++++ FRAGMENTO DE ORIGEN
La destrucción de puestos de trabajo en los últimos 8 meses supera los 350.000 en el sector del empleo formal (público y privado), que ilustra sobre el impacto mayor adicional que sufrió la desocupación en los sectores informales o informalizados (por relaciones de empleo marginales o no registradas), con los consiguientes efectos negativos en los ingresos de la población y su incidencia directa en la capacidad para satisfacer necesidades básicas de consumo.
No son los llamados “planeros” los que conspiran contra la cultura del trabajo, ya que se trata de aquellos que han sido expulsados del sistema en un momento histórico determinado y que las crisis recurrentes han ido acumulando, como una suerte de capas geológicas, creando un terreno fértil para que políticas neoliberales como las actuales insistan en constituirlos en la base de una pobreza estructural.
Se trata de los que en su enorme mayoría han sido empujados a ocupar ese lugar subalterno de exclusión social, pero que sueñan con alcanzar un ingreso regular por medio de un empleo, aunque, por pura necesidad, estén dispuestos a cualquier tipo de trabajo y que, en función de nuevos paradigmas deslaborizadores, son tentados a convertirse en precarios emprendedores alentados por aspiraciones de equipararse con los “modelos exitosos” ubicados en el vértice de la pirámide social.
Ahora bien, sin los magros “planes” vigentes, uno de cada cuatro de sus beneficiarios habría caído en la indigencia, que creció un 11% en el primer trimestre de 2024; lo que debe considerarse, teniendo en cuenta que más de un 20% de las personas que habitan nuestro suelo se hallan sumidas en condiciones de extrema vulnerabilidad.
Los “planes”, sin embargo, sólo amortiguan los impactos en los sectores de pobreza extrema, ya que sus efectos son mínimos en orden a la pobreza en general que asciende a un 55% de la población y que, se estima, sin los “planes” se elevaría a un 55,4%.
Según datos extraídos de la EPH (Encuesta Permanente de Hogares – INDEC), en la Argentina el empobrecimiento denota también una seria incidencia en las capas medias bajas, cuya caída en la pobreza se advierte en términos estadísticos y de consumo por deterioro de los ingresos, que no resulta factible compensar con más trabajo.
En realidad, son las clases dominantes y sus personeros los que subvierten la cultura del trabajo, catalogando de “emprendedores” a los que amasan grandes fortunas -con frecuencia contando con riquezas heredadas como punto de partida- y, también, a los que entusiasman con seguir sus pasos a pesar de saltar a la vista la distancia que los separa de esa meta, distancia generalmente insalvable.
Son esos mismos que ponen el mote de “colaboradores” a las personas que trabajan bajo su dependencia, tratando de reemplazar con ese eufemismo su verdadera condición e identificación social como “trabajador”.
++++++++
++++ DATOS PROPORCIONADOS
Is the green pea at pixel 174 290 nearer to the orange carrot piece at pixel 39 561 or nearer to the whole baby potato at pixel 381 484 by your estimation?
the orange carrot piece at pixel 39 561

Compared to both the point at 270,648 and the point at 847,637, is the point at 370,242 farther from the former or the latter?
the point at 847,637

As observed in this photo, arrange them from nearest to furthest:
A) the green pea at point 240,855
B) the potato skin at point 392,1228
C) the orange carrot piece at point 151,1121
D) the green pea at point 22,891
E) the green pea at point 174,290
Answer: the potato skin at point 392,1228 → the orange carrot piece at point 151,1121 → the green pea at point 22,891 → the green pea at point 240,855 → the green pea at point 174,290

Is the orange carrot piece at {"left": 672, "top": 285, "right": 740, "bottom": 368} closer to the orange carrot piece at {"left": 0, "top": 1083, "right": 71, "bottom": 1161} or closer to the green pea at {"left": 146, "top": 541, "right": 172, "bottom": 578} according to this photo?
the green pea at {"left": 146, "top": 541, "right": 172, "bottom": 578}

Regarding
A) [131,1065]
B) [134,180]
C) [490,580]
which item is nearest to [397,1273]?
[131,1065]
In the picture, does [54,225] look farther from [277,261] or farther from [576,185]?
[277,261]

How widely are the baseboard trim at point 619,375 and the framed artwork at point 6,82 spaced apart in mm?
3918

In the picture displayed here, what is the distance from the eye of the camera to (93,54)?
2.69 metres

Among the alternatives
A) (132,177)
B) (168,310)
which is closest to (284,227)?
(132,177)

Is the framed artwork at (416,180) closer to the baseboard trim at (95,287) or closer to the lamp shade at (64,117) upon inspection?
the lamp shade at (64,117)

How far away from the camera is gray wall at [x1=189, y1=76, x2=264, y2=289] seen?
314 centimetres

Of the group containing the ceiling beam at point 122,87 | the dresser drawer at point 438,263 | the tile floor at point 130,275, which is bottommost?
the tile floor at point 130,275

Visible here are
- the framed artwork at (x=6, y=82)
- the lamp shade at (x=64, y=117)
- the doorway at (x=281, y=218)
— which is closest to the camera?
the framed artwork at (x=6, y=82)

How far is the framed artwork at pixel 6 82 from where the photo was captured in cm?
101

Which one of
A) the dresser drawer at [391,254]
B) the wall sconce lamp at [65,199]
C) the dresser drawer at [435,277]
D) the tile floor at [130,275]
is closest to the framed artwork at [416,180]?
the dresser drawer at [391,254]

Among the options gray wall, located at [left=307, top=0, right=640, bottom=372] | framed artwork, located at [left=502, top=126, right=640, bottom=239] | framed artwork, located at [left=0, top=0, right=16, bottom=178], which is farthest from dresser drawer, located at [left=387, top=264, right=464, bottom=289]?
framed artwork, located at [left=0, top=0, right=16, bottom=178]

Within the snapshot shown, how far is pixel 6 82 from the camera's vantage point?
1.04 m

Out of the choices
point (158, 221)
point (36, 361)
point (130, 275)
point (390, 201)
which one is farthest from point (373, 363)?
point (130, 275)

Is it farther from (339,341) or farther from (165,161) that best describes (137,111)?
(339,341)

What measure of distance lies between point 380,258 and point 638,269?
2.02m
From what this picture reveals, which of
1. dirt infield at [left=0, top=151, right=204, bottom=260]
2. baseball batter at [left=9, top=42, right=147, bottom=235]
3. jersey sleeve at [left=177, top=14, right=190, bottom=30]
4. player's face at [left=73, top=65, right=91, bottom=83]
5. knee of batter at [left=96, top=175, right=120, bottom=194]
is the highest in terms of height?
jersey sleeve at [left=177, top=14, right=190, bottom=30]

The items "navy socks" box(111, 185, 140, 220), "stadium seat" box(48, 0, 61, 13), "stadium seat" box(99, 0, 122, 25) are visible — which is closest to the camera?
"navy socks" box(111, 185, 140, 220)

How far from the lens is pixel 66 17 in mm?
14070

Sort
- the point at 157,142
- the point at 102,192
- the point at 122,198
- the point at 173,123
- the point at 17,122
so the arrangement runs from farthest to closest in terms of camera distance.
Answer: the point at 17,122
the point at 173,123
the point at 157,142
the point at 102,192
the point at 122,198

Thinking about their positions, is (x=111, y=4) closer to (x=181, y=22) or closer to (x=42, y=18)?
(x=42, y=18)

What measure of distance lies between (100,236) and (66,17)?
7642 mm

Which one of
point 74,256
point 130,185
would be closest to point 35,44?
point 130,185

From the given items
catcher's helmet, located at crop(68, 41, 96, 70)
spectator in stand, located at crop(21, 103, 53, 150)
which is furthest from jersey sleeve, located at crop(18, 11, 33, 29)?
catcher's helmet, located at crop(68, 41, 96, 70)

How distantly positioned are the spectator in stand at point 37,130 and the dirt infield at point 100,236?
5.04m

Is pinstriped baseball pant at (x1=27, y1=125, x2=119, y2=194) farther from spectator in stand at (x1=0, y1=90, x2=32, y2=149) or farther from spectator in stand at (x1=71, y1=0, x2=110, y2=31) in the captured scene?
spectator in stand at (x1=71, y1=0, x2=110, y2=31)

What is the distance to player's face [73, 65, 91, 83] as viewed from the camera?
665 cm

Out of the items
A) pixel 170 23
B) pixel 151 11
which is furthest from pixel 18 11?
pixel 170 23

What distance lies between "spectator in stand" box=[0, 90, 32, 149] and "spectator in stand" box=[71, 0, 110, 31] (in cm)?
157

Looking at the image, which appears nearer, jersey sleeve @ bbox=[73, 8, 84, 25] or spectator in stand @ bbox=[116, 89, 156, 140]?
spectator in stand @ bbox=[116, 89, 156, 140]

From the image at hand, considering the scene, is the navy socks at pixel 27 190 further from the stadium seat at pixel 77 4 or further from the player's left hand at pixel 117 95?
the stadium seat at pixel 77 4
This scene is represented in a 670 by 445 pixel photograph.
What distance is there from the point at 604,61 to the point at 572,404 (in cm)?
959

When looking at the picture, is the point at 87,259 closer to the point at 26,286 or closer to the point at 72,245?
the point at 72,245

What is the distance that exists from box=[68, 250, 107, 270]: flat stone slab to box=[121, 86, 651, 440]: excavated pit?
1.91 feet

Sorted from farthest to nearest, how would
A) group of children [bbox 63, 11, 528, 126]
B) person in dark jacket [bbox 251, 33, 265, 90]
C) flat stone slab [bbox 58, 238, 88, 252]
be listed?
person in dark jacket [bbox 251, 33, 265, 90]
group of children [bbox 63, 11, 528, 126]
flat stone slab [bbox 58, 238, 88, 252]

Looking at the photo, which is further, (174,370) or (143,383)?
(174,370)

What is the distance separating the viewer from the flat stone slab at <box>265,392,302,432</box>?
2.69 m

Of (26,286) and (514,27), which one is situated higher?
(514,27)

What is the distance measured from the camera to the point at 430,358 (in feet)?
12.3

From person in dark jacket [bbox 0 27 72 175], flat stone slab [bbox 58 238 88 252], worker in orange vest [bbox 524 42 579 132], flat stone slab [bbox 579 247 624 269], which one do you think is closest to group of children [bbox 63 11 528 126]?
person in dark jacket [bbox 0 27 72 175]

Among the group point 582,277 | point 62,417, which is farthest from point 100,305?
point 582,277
++++++++
→ OBJETIVO DEL EJERCICIO: Enumera todos los porcentajes que figuran en el fragmento sobre empleo y pobreza en la Argentina, en el orden en que aparecen.

→ TAREA RESUELTA:
11%
más de un 20%
55%
55,4%